13 sept. 2025, 15:31
Qu'en est-il de nous ? E. Martin
Dès qu’Erwan répliqua son geste, dès qu’il se leva de la banquette en face d’elle pour venir à sa rencontre, tous les sens d’Eileen se mirent en alerte. Ses yeux, rivés sur l’adolescent, étudiaient avec appréhension chacun de ses mouvements. Ses oreilles étaient accordées au silence qui emplissait le compartiment, ce dernier seulement brisé par le bruit continuel des essieux du Poudlard Express glissant sur les rails. Son odorat lui, était bercé par l’odeur caractéristique du train, à laquelle se mélangeaient quelques notes de la fragrance naturelle d’Erwan. Sa peau, bien que protégée par sa chemise, fourmillait déjà à l’idée de rentrer en contact avec celle du garçon.

Un instant, il était encore assis sur le tissu rouge de son siège, l’autre, il était contre elle, ses bras encerclant ses épaules, sa tête posée sur la sienne. Les yeux de la Poufsouffle papillotèrent, encore sous le choc de la rapidité avec laquelle Erwan l’avait prise dans ses bras. Comme si le geste le démangeait, comme si, en cet instant, c’était sa seule envie, la seule chose qui comptait pour lui. Et peut-être était-ce le cas. Et Eileen dans tout ça ? Elle forçait son corps à ne pas la trahir, à ne pas montrer ce que cette étreinte lui faisait réellement ressentir. À quel point elle avait envie de se perdre dans les bras qui la tenaient.
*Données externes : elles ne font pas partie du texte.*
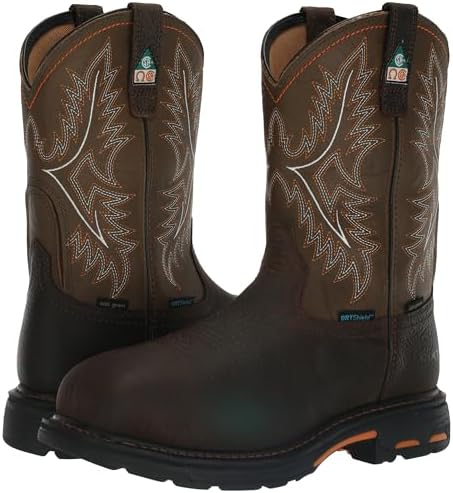 ARIAT Men's Workhog CSA Waterproof Insulated Composite Toe Work Boot Industrial, Bruin Brown/Army Green, 10 | Image 6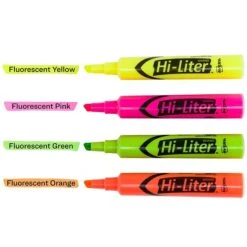 Avery Hi-Liter Tank Highlighters, Chisel, Assorted, 4/Pack (24063) -Sharpie || Pentel || Bic Shop sp60783326 s7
Mais elle ne pouvait pas. Elle ne pouvait pas non plus rester les bras ballants. Car si c’était la dernière fois qu’ils partageaient un tel moment ensemble, alors l’adolescente voulait tout de même en profiter. Même si ça la déchirait de l’intérieur.

Levant ses bras de leur position initiale le long de son corps, l’Irlandaise les amena à mi-chemin avant de s’arrêter. Là, ses poings se serrèrent afin d’essayer de calmer leurs tremblements, avant de, enfin, finir par poser la paume de ses mains sur le dos de l’Anglais. De justesse, l’adolescente réprima le frisson qui avait menacé de parcourir son corps de la tête aux pieds. C’était désormais indéniable, cette étreinte était à la fois la meilleure et la pire issue à leur conversation. Eileen savait, bien avant qu’ils ne se retrouvent ici, que leur relation était insauvable, même s’ils s’aimaient encore. Alors, l’Irlandaise n’avait seulement espéré qu’il puisse trouver quelque part dans son cœur, la force de lui pardonner ses erreurs. Jamais elle n’aurait pensé en arriver là, dans les bras d’Erwan. Même si c’était seulement la dernière fois. Dans cet aspect-là, c’était la meilleure issue. Mais d’un autre côté, c’était comme si elle se compromettait. Il n’y avait rien de pire que de retomber dans son étreinte, car la séparation n’en sera que plus déchirante.

Ce fut d’ailleurs pour cette même raison que la châtain décida de se défaire de leur enlacement en se reculant et en s’extirpant doucement des bras d’Erwan. Comme le Poufsouffle lui avait fait comprendre, et il était tout à fait en son droit, qu’il était impossible de retourner en arrière et de revenir à ce qu’ils étaient avant qu’elle ne disparaisse. Il était donc temps de refermer ce chapitre de leur histoire, même si cela leur faisait mal. La douleur qu’il ressentait aujourd’hui serait sûrement moindre que celle engendrée chaque jour s’ils n'avaient pas eu le courage de s’expliquer.

Face à l’Anglais, ses yeux bleus encore brillants de larmes plongés dans ceux d’Erwan, Eileen demanda alors une dernière fois, « Amis ? » dans une voix qui se voulait neutre, mais qui était tout sauf. Une dernière fois comme pour sceller ce qu’ils seraient à l’avenir, mais surtout, pour énoncer ce qu’ils n’étaient plus.

« Free will does exist, it's just fucking hard.»